Veterans appreciation event is special evening for many

Published 12:10 am Thursday, June 27, 2024

SALISBURY — “A Night at the Park” was a night to celebrate and honor, enjoy softball and food and fellowship with one another.

While the June 24 event was a scheduled American Legion Ladies Fast Pitch Softball game against the Davidson Seniors team, it was much more.

Held at Whitley Softball Field on the Catawba College campus, this was their annual Veterans Appreciation Night during which time veterans come and are recognized and celebrated.

Prior to the game, the veterans were escorted out onto the field by the girls on both teams. Their name, rank, branch of service and the war in which they served were all announced, and when all had assembled on the field, honor guard members Commander Tom Duncan, Lewis Reid, Bob Price, Andy Andrews and Jeff Vail presented the colors followed by the singing of the national anthem.

This night is a “super special opportunity for our girls to understand the sacrifices that these men and women have made for us,” said Allie Lyerly, coach of the Rowan American Legion Post 342 Ladies Softball team. “And it’s a great opportunity to shake the veterans’ hand and thank them for what they’ve done for us.”

The team members had gone out to a veterans breakfast to issue a special invitation for them to attend, and they made sure to welcome them during the evening, said Josie Blong, who serves as a volunteer to help with the event.

On this particular night, Vietnam veteran Cecil Whitley was given the honor of throwing out the first pitch, and it was especially meaningful as the one catching the ball was his granddaughter Blakley Gantt.

Cecil’s wife Nan said doing this meant a lot to him.

The veteran who was to have originally thrown out the game’s first pitch was 97-year-old World War II veteran John Cauble; however, due to injuries he sustained from an accident, he was unable to be there.

Cauble and the Whitleys are neighbors they said, and Cecil was instrumental in helping get Cauble to throw out the first pitch, said Queen Williams, a veteran and member of the Post 342. “We had all that planned.”

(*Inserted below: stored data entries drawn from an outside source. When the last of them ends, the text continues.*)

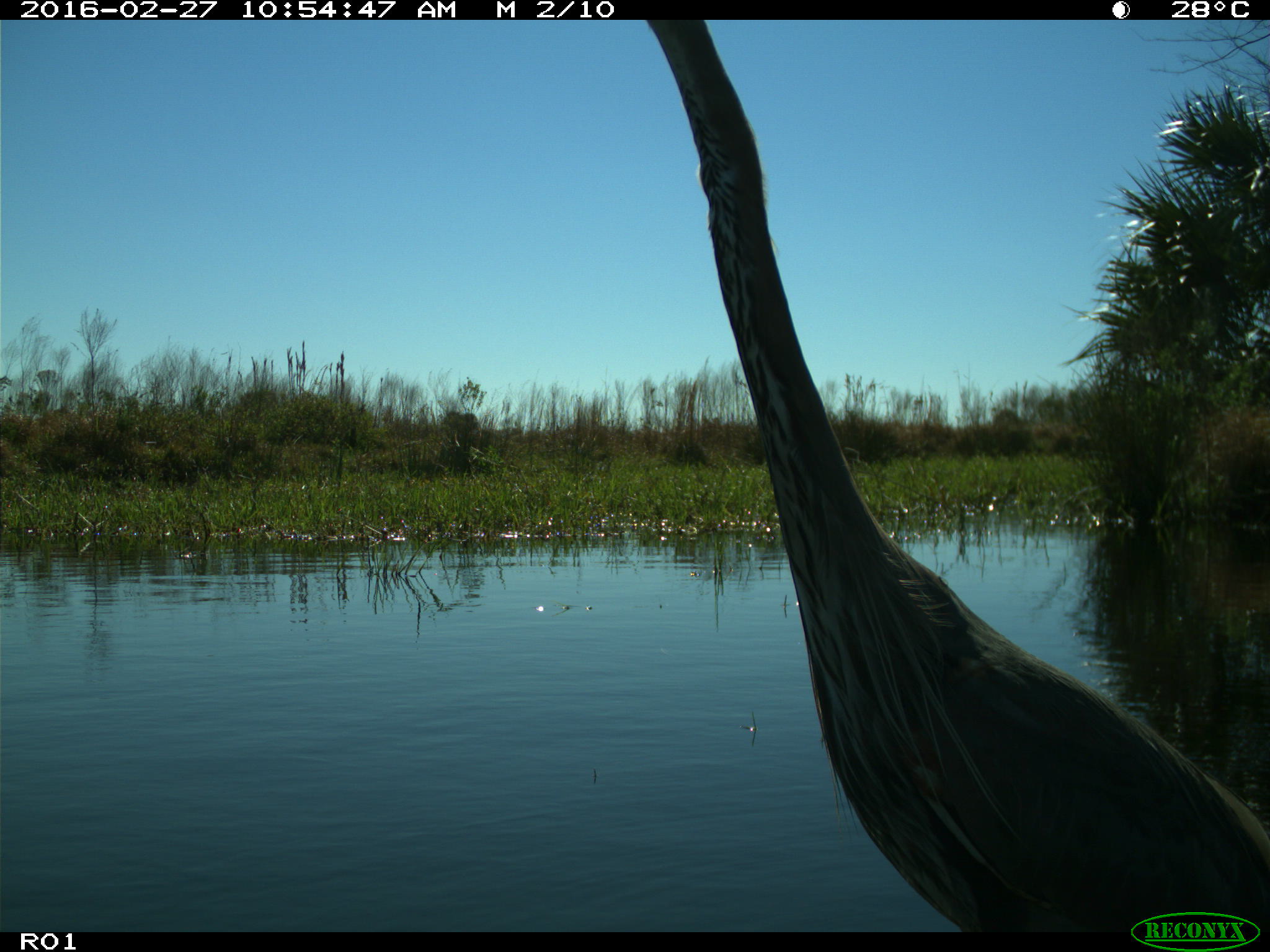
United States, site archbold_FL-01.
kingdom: Animalia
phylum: Chordata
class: Aves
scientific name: Aves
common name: birds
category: unidentified bird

However, plans had to change and Nan said she asked her husband, “do you want to throw it out?”

And his answer was, “I sure do.”

Stepping up and helping when needed is something that Cecil has done multiple times as he served his country in the military and leading soldiers in Vietnam and by serving his community.

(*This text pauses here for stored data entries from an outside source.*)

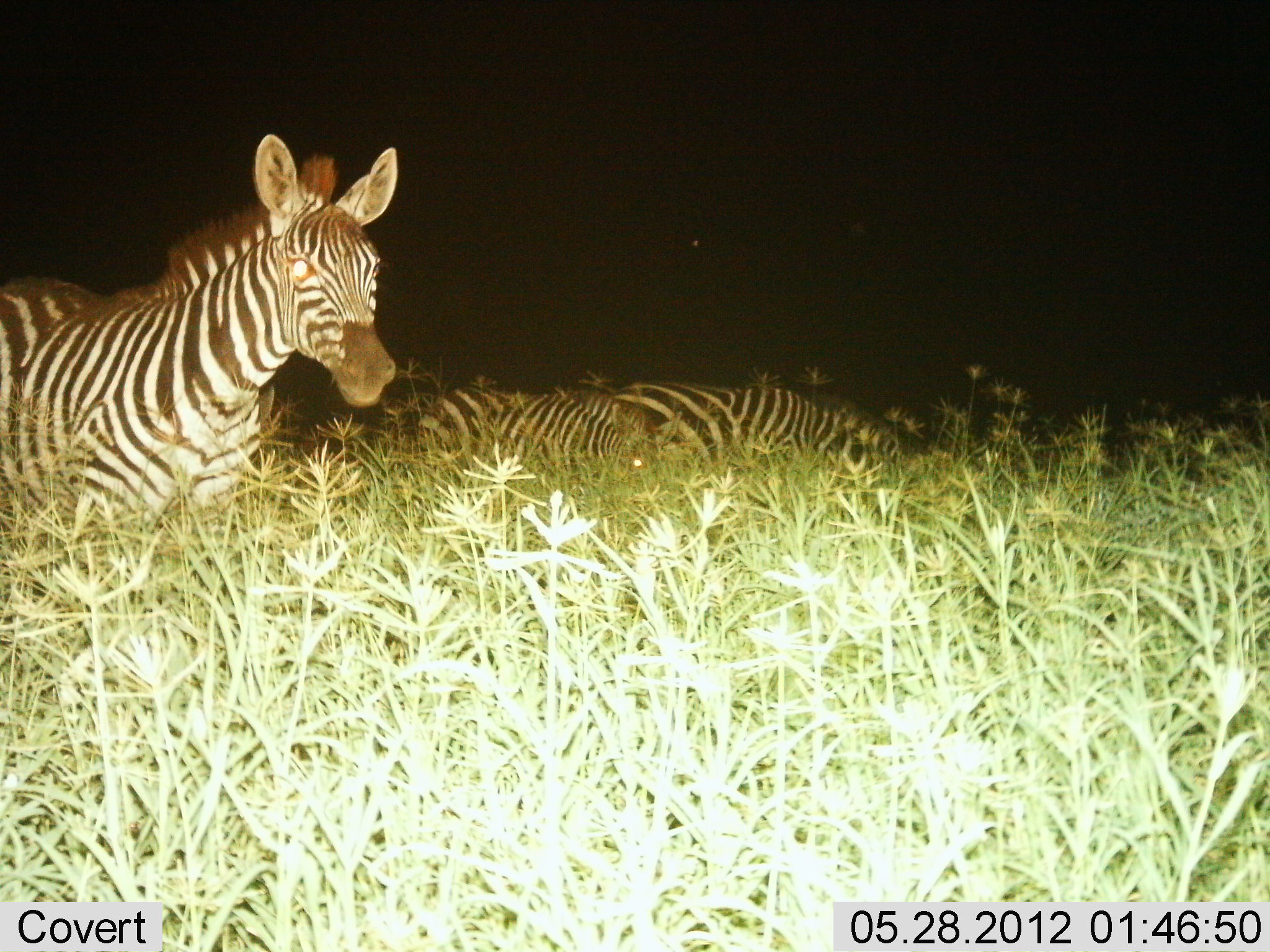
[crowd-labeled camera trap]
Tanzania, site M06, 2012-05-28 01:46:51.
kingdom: Animalia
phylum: Chordata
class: Mammalia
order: Perissodactyla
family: Equidae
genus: Equus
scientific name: Equus quagga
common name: plains zebra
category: zebra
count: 3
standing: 76%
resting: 16%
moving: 16%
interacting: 0%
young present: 8%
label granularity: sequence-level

And the family is no stranger to being around the baseball/softball field as Nan served as softball coach at Catawba College for 37 years, their son-in-law is the American Legion and Catawba baseball coach Jim Gantt, and their daughter played and Cecil, while he wasn’t able to play in college, helped with Parks and Recreation tournaments after he got his education and his law degree.

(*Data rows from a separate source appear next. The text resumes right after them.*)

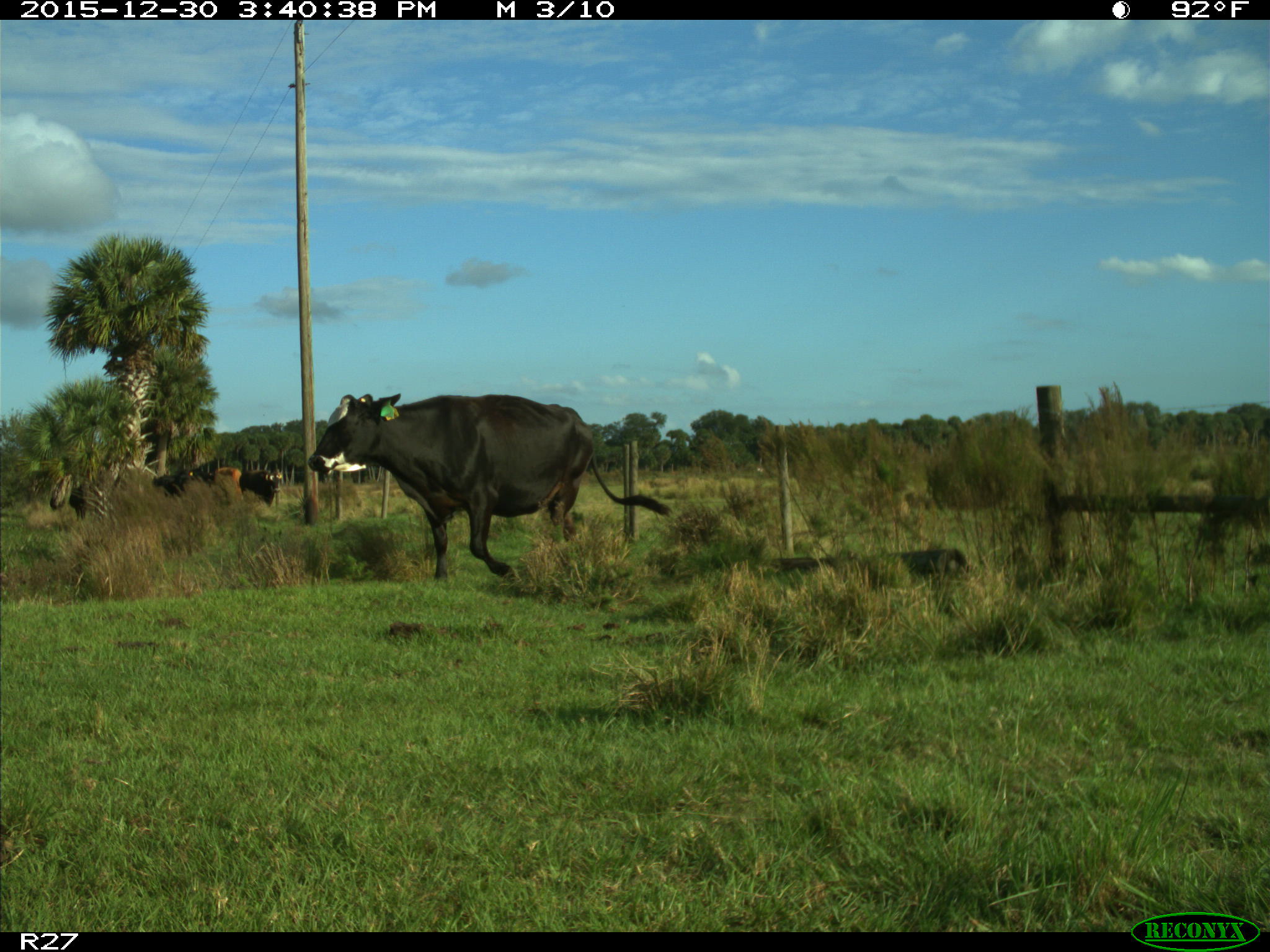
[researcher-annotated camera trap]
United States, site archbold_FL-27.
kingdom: Animalia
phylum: Chordata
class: Mammalia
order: Artiodactyla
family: Bovidae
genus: Bos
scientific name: Bos taurus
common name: domestic cow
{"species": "Bos taurus (domestic cow)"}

Being the one behind the plate was special to his granddaughter as well. After catching that first pitch, the two hugged, and Blakley said being able to do this “made me feel special. It made me feel happy. It made me feel like he really wanted me to be there for him to do that.”

Lyerly said watching him throw that pitch was super special for her two because she played for Nan at Catawba. So it was “super special to get to see him come out here and throw the first pitch.”

And it all happened on the field named after he and his wife, Williams noted.

The whole evening was special for the veterans as Cecil said “it’s an honor for all the veterans to be able to come. We wouldn’t have the freedom we have in our country were it not for the veterans.”

“Because of them, we can be out here celebrating tonight,” said Williams as she welcomed everyone.

This event was begun in 2017, which was the first year of Legion Ladies Softball, said Blong, whose father is on the American Legion softball board, her grandfather is Post 112 commander and her husband is a veteran.

Blong said this event is more than just a time to come out and play a softball game, but it’s an opportunity to instill community in the girls.

“They’re doing this for a bigger purpose,” she said. “They are a part of something bigger than just even the Rowan County community, but serving the veterans.” 

In addition to being recognized on the field, veterans were treated to a free barbecue dinner as they watched the game.

Being able to serve as sponsor for the recognition night was likewise special for Nazareth Child & Family Connection said Hugo Crigler, director of development at Nazareth, 

“It’s fantastic. It’s fantastic for the veterans. Everybody wants to do everything they can for the veterans because they mean so much to us. We at Nazareth, we feel that,” he said.